About this exercise
A word-for-word copy of the line containing "Young present vote fraction: 0%." and every following line to the end of the data below is all the answer should hold.

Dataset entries
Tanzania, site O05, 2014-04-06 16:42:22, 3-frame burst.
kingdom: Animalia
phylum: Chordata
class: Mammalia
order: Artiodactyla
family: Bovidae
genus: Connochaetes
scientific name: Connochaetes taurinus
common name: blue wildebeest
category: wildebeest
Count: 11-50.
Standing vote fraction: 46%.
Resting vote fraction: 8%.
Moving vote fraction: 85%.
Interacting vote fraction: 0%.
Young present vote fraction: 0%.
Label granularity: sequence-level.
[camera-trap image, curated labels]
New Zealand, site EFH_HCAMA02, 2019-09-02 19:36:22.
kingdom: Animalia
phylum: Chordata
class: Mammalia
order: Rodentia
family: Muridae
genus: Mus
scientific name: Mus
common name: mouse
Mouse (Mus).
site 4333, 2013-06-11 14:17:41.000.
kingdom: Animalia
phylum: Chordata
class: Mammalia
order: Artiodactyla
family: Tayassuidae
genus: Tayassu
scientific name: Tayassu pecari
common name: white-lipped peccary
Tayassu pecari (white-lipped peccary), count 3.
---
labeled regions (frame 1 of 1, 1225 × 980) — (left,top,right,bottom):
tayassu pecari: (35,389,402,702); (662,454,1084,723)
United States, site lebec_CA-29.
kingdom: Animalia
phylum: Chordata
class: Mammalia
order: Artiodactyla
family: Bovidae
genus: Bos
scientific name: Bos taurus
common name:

Solution for this task
Young present vote fraction: 0%.
Label granularity: sequence-level.
[camera-trap image, curated labels]
New Zealand, site EFH_HCAMA02, 2019-09-02 19:36:22.
kingdom: Animalia
phylum: Chordata
class: Mammalia
order: Rodentia
family: Muridae
genus: Mus
scientific name: Mus
common name: mouse
Mouse (Mus).
site 4333, 2013-06-11 14:17:41.000.
kingdom: Animalia
phylum: Chordata
class: Mammalia
order: Artiodactyla
family: Tayassuidae
genus: Tayassu
scientific name: Tayassu pecari
common name: white-lipped peccary
Tayassu pecari (white-lipped peccary), count 3.
---
labeled regions (frame 1 of 1, 1225 × 980) — (left,top,right,bottom):
tayassu pecari: (35,389,402,702); (662,454,1084,723)
United States, site lebec_CA-29.
kingdom: Animalia
phylum: Chordata
class: Mammalia
order: Artiodactyla
family: Bovidae
genus: Bos
scientific name: Bos taurus
common name:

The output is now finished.